Too many times in his practice he had encountered couples where one said "You don’t love me anymore!", whereupon the other replied. "And who is it that keeps giving you gifts?"
These typical dialogues got Gary Chapman thinking and he found out that there are five basic ways people express their affection, five different languages of love.
1. Physical tenderness
As seen in "Love Actually", we use kisses, hugs, touches to express that we like the other person and enjoy their physical closeness. People with this native language of love often tend to use such displays of love in public as well, to let all the world see that they love their partners. Keyword: holding hands.
2. Compliments and praise
People who speak this language have learned to tell their partners that they look great, that they did something well, that they are proud of them or happy to be with them. They wear their heart – as they say – on their tongue and don’t turn it into a murder pit.
3. Togetherness or time together
For such people, time together is important. Keyword: Quality time. About spending a weekend as a couple or even doing something nice together. A variation of this is the undivided attention. Listen to the other person carefully instead of z.B. Checking mails on your cell phone.

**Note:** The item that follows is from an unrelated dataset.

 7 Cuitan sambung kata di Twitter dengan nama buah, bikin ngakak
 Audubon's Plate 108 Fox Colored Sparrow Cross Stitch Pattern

A language that children often learn at a young age. For such people, giving a gift means giving appreciation. Whereby it is not about giving elaborate or expensive gifts, but these people like to put themselves in the place of the recipient and try to bring him joy with their gift.
5. Help and good deeds
People with this love language have learned that it is an expression of affection to do things for the other person, from taking out the trash can to a trip to the Swedish furniture store and then putting up the wall shelves.
Learning foreign love languages
If you are aware that every person is shaped to a certain love language mainly by the example of their parents, it becomes easier to understand why there are misunderstandings. If someone who expresses love through words ("You never tell me that you love me.") is not a good match for your partner, then you need to be careful!") meets someone who expresses love through good deeds ("I fixed your bike for you, I’m not going to do that for someone I don’t like!") it becomes difficult.
The first step out of the dilemma is to ask each other the questions: How can you tell that someone loves you?? How was it in your childhood? How did you see that your parents love each other?? Compare your responses and talk about your experiences.
After that you make a ranking. Ask each other: "What is most important to you??" – and list the five languages of love in the order that is important to you. Compare the result and you may be amazed.
Third step: When you again feel that your partner does not love you, remind yourself what his favorite love language is. Maybe he cleaned out the dishwasher yesterday while you were still tired in bed? Or vice versa: give him signals in the language that is his mother tongue of love to consciously signal your affection to him.
And what works for the other person, also works for yourself. Why don’t you tell yourself that you like each other in the language that is your own language of love?. Compliment yourself, pat yourself on the back when you have succeeded in something or buy a beautiful bouquet of flowers to please yourself. Because there cannot be enough love in this world!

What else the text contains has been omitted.